When I go out to a restaurant, I often ask for a children’s menu because the servings are smaller and I have a fairly small appetite. I’ve had servers then ask me if I would like crayons and a coloring sheet. I usually just chuckle to myself and politely decline their offers.
Sometimes when I run into a person that I’ve known for a long time but haven’t seen for a while they will still ask, “Do you remember me?”
Usually I reply, “Yes,” and other times I just have to laugh.
After graduating from the Bachelor of Social Work program here at TRU, I found myself looking for a job. During an interview with a work search coordinator, I shared that I enjoyed writing, was about to publish a book of poetry and had my own blog and she asked, “Oh, do you mean you write with a pen?” Despite it being fairly obvious, this person did not realize that I am physically unable to use a pen and I need adaptive computer equipment to help me write.
One of my favorite pastimes is to socialize and meet new people. I especially enjoy doing this here at TRU. While taking a break from my studies, I often go to the Terrace cafeteria to have lunch, and have just recently discovered the Culinary Arts cafeteria. Although I have been coming to TRU for a few years now, I have only recently ventured out to eat in the cafeterias on campus. Because of my disability, I can have difficulty eating but this is quite normal for me. It may appear that I am choking to death or struggling to breathe, but don’t worry, it really does look worse than it is!
Sharing my experiences with all of you is not meant to deter anyone from approaching me and asking me questions. I simply hope to create awareness of misconceptions and let my fellow TRU students know that I too have felt misunderstood.
Because of the diverse cultural backgrounds, lifestyle choices and abilities that are present on campus, we have the unique opportunity to relate to one another through our shared experiences and ask each other questions. I encourage you all to take full advantage of this opportunity and share your unique perspectives with each other. You may be surprised to find that you have more in common than you think! Feel free to ask me any questions you may have and please don’t be shy!
Friday, February 26, 2010
Help me be wise oh wise King.
Give me strategic wisdom.
Sometimes my automatic response is anger.
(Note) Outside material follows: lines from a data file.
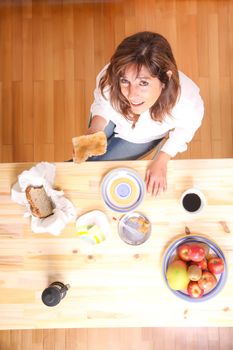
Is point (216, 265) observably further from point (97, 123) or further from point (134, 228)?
point (97, 123)

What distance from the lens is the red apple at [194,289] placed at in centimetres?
128

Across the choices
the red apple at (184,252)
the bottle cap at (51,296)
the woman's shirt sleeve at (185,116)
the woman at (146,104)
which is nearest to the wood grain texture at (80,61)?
the woman at (146,104)

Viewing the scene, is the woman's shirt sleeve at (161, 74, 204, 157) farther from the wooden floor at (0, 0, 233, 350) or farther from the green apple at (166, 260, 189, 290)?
the wooden floor at (0, 0, 233, 350)

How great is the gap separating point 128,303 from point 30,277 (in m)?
0.34

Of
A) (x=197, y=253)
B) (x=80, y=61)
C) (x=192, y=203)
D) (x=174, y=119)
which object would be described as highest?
(x=80, y=61)

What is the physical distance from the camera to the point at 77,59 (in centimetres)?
232

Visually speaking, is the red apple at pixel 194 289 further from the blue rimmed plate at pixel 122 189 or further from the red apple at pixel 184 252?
the blue rimmed plate at pixel 122 189

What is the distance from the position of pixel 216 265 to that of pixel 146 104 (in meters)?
0.57

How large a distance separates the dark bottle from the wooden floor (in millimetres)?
1104

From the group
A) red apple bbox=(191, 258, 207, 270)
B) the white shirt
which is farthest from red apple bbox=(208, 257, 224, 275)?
the white shirt

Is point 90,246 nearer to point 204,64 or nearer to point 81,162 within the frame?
point 81,162

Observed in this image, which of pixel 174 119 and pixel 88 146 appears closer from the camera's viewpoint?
pixel 88 146

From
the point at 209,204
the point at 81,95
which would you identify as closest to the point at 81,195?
the point at 209,204

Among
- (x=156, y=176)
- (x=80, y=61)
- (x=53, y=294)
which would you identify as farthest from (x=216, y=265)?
(x=80, y=61)
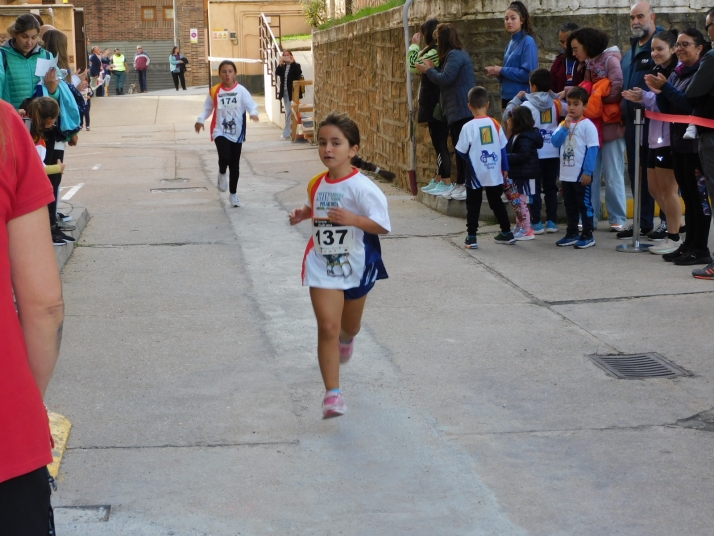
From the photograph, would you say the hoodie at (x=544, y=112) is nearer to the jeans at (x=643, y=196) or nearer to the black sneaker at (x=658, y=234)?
the jeans at (x=643, y=196)

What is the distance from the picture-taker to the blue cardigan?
33.6ft

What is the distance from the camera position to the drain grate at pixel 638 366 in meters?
5.78

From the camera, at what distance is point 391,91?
13289 millimetres

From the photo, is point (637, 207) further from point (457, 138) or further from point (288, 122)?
point (288, 122)

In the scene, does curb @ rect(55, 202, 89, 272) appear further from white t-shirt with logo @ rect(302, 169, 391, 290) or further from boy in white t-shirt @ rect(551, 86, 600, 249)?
boy in white t-shirt @ rect(551, 86, 600, 249)

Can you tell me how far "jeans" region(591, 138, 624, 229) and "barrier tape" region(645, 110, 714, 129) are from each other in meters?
1.06

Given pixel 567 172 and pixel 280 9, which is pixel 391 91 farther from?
pixel 280 9

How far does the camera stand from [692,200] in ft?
27.9

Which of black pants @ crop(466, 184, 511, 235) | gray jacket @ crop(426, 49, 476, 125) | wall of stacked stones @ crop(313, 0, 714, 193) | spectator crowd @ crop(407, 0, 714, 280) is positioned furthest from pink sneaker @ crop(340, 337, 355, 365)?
wall of stacked stones @ crop(313, 0, 714, 193)

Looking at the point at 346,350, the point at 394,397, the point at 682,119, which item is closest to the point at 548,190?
the point at 682,119

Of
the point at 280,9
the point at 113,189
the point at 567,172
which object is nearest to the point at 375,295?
the point at 567,172

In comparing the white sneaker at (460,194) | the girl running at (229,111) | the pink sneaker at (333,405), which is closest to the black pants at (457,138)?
the white sneaker at (460,194)

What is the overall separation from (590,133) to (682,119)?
4.05 ft

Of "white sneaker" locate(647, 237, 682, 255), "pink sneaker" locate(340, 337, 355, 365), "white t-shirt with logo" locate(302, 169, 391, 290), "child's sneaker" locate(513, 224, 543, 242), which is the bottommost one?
"pink sneaker" locate(340, 337, 355, 365)
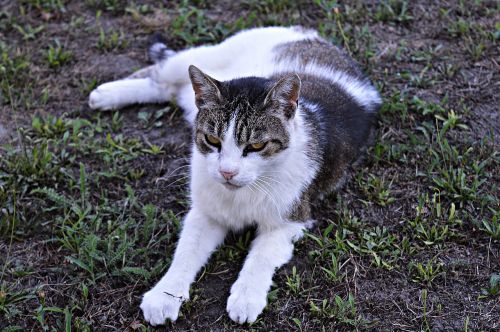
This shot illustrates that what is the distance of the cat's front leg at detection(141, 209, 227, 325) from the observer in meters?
3.86

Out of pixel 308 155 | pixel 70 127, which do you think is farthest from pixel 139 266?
pixel 70 127

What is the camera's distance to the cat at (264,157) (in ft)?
12.8

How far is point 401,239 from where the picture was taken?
446cm

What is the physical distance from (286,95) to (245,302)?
4.27ft

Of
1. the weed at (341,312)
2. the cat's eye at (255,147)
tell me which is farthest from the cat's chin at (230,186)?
the weed at (341,312)

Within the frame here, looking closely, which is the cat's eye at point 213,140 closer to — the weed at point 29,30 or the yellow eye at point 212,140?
the yellow eye at point 212,140

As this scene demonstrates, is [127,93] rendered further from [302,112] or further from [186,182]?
[302,112]

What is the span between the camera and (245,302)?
12.7 ft

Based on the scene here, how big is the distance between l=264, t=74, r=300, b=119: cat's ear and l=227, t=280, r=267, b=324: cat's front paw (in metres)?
1.11

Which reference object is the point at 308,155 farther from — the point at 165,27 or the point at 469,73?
the point at 165,27

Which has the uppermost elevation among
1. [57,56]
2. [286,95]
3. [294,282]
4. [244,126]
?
[286,95]

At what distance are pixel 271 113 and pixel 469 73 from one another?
2.61m

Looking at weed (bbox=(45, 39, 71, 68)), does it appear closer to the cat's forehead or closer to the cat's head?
the cat's head

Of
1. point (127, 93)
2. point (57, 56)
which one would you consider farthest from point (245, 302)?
point (57, 56)
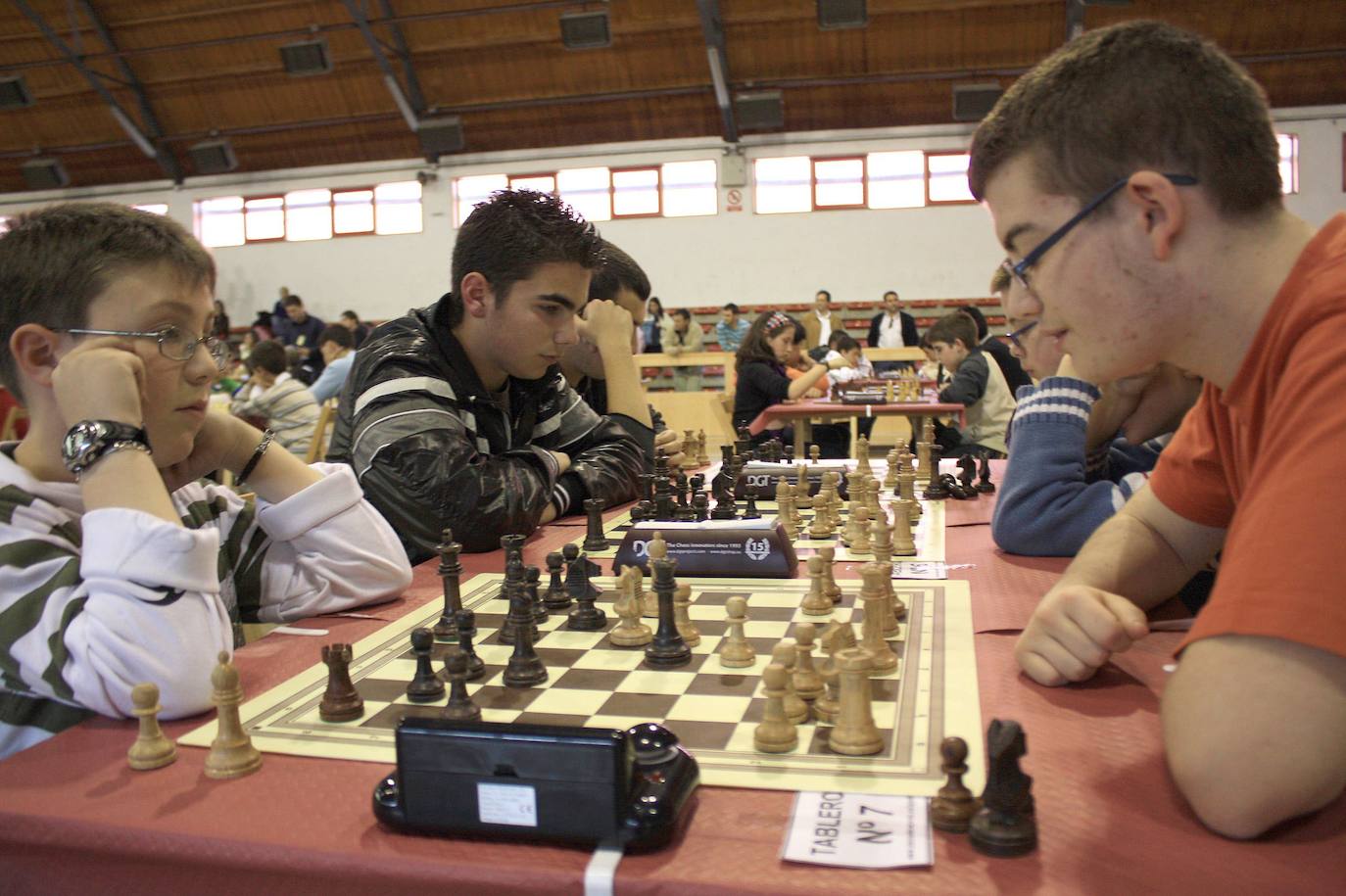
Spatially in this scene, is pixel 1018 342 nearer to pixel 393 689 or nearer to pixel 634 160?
pixel 393 689

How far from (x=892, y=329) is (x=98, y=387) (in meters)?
13.7

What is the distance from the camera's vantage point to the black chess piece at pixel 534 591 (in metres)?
1.78

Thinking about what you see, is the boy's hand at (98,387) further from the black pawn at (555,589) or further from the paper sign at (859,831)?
the paper sign at (859,831)

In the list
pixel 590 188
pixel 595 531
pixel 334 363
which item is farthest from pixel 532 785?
pixel 590 188

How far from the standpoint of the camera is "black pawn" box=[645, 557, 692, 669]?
1540mm

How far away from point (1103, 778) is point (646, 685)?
1.97ft

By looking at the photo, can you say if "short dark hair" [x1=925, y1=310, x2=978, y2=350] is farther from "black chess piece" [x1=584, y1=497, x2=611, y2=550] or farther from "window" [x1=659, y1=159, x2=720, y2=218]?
"window" [x1=659, y1=159, x2=720, y2=218]

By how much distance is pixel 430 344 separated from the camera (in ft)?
8.94

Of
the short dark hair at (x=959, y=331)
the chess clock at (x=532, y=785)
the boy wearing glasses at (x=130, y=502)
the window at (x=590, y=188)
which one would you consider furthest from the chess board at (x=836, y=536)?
the window at (x=590, y=188)

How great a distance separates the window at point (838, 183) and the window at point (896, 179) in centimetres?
17

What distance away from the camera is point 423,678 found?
1.44 m

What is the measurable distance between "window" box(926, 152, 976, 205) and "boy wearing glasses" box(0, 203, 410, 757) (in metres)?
14.6

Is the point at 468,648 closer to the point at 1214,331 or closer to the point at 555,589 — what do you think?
the point at 555,589

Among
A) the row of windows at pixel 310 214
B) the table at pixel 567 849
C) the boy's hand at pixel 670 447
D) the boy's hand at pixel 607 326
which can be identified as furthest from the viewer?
the row of windows at pixel 310 214
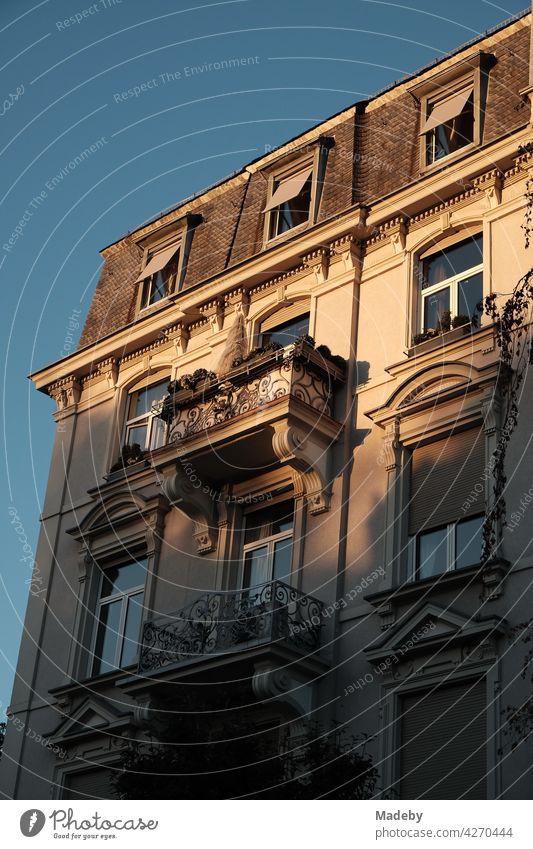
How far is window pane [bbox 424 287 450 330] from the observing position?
76.9ft

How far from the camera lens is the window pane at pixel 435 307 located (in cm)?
2345

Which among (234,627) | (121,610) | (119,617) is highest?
(121,610)

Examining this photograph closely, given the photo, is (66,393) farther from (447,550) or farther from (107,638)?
(447,550)

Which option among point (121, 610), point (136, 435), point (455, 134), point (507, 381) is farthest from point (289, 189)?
point (507, 381)

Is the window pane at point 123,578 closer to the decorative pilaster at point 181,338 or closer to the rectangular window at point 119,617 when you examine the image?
the rectangular window at point 119,617

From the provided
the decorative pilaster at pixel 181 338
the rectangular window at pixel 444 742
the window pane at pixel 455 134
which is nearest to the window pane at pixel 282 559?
the rectangular window at pixel 444 742

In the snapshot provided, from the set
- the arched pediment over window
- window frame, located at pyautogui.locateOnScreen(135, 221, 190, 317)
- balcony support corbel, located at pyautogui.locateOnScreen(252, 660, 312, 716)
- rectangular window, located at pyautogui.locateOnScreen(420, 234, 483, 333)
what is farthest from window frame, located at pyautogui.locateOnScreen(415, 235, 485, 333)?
balcony support corbel, located at pyautogui.locateOnScreen(252, 660, 312, 716)

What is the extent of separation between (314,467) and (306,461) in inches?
7.7

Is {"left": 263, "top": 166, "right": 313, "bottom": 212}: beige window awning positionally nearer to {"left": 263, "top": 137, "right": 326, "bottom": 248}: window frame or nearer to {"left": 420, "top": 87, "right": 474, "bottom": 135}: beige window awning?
{"left": 263, "top": 137, "right": 326, "bottom": 248}: window frame

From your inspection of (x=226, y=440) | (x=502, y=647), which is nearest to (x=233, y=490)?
(x=226, y=440)

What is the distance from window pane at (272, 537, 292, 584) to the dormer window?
25.4ft

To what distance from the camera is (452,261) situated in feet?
78.2

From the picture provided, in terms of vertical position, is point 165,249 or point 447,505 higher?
point 165,249

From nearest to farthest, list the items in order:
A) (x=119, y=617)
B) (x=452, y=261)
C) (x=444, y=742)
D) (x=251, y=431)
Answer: (x=444, y=742), (x=251, y=431), (x=452, y=261), (x=119, y=617)
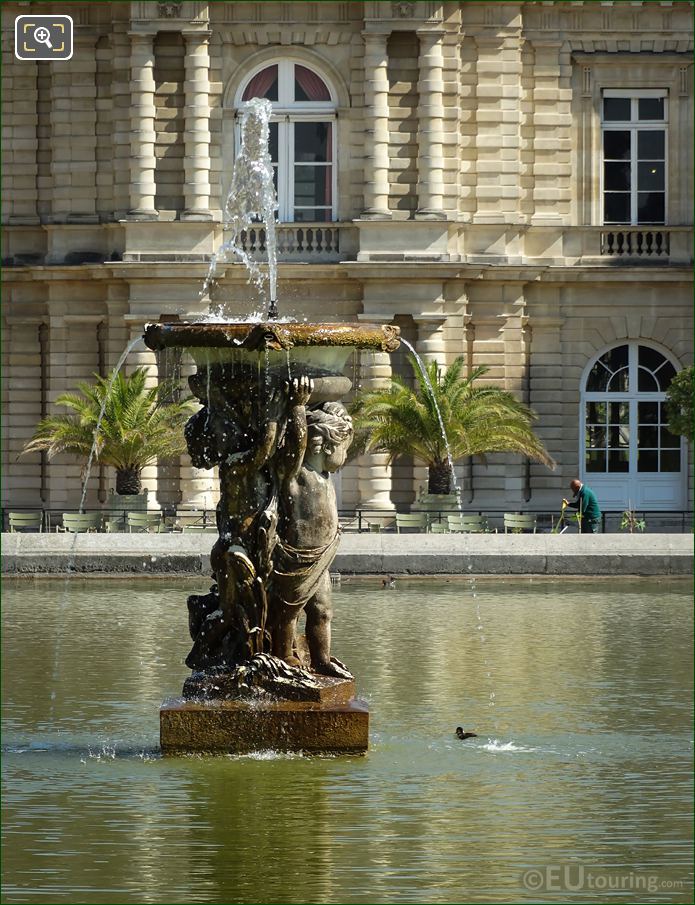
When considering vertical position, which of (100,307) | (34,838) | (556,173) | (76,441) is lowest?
(34,838)

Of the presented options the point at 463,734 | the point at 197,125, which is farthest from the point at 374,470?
the point at 463,734

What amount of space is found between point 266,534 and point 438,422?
20449 mm

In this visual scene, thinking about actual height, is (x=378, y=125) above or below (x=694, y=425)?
above

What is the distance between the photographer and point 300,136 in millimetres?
38906

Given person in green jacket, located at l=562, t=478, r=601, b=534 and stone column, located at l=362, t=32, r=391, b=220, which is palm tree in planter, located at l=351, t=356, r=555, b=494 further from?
stone column, located at l=362, t=32, r=391, b=220

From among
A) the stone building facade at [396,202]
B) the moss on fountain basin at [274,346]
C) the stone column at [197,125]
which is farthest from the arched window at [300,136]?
the moss on fountain basin at [274,346]

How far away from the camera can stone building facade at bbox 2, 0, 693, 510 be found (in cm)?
Answer: 3794

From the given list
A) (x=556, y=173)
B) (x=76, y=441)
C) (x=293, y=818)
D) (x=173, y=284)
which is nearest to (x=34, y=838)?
(x=293, y=818)

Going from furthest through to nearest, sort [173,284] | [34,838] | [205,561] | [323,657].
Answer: [173,284] → [205,561] → [323,657] → [34,838]

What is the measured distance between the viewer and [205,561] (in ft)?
85.3

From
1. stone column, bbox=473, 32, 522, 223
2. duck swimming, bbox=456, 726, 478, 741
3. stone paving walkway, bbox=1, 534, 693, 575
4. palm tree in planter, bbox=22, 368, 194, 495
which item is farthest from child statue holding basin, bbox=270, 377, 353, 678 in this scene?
stone column, bbox=473, 32, 522, 223

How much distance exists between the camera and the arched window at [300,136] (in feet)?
127

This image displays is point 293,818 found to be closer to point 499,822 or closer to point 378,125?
point 499,822

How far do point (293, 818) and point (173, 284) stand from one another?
2687 centimetres
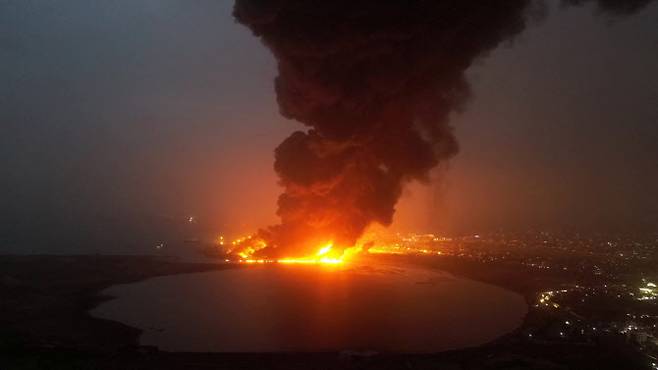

Remind me of the confidence that You have ingrained in me .
Help me make wise decisions and battle with them rightly.
Allow me to pay attention to small nudges that creep inside my heart.
They are a part of the greater picture.
You know what You are doing.
You are my best friend.
You fill me with passion.
You are my soul mate.
You give me the giggles whenever I think of You.
When I gaze into Your eyes You cause me to become breathless.
When Your Spirit intertwines with mine I feel an undying love.
You know every aspect of my character.
I am forever getting to know Yours.
Continually dip yourself in the healing waters.
Run and leap in the healing waters.
Dive in the healing waters.
Immerse yourself in the healing waters.
Wade in the healing waters.
Be washed in the healing waters.
Let it pour over your head all the way down to your toes.
The Healer will be there waiting for you.
He will break the bonds of your sickness and disease.
Friday, February 12, 2010
Sometimes as sleep falls upon me at night, my muscles contract and release simultaneously. When darkness fills the room, my arms tighten and tense.
I am unable to relax. It is very painful at times. During these times I breathe and call out to Jesus. He always helps me through it and He whispers to me until I fall asleep.
There are times when I desire to get away from the noise of this world.
To be taken to a place of solitude.
Where I can open my eyes to see Your face.
Where I can open my ears to hear Your voice.
I long to be in that place of solitude once again.
To be intimate with You.
To have Your Word be ever etched upon my heart.
I surrender in that place of solitude.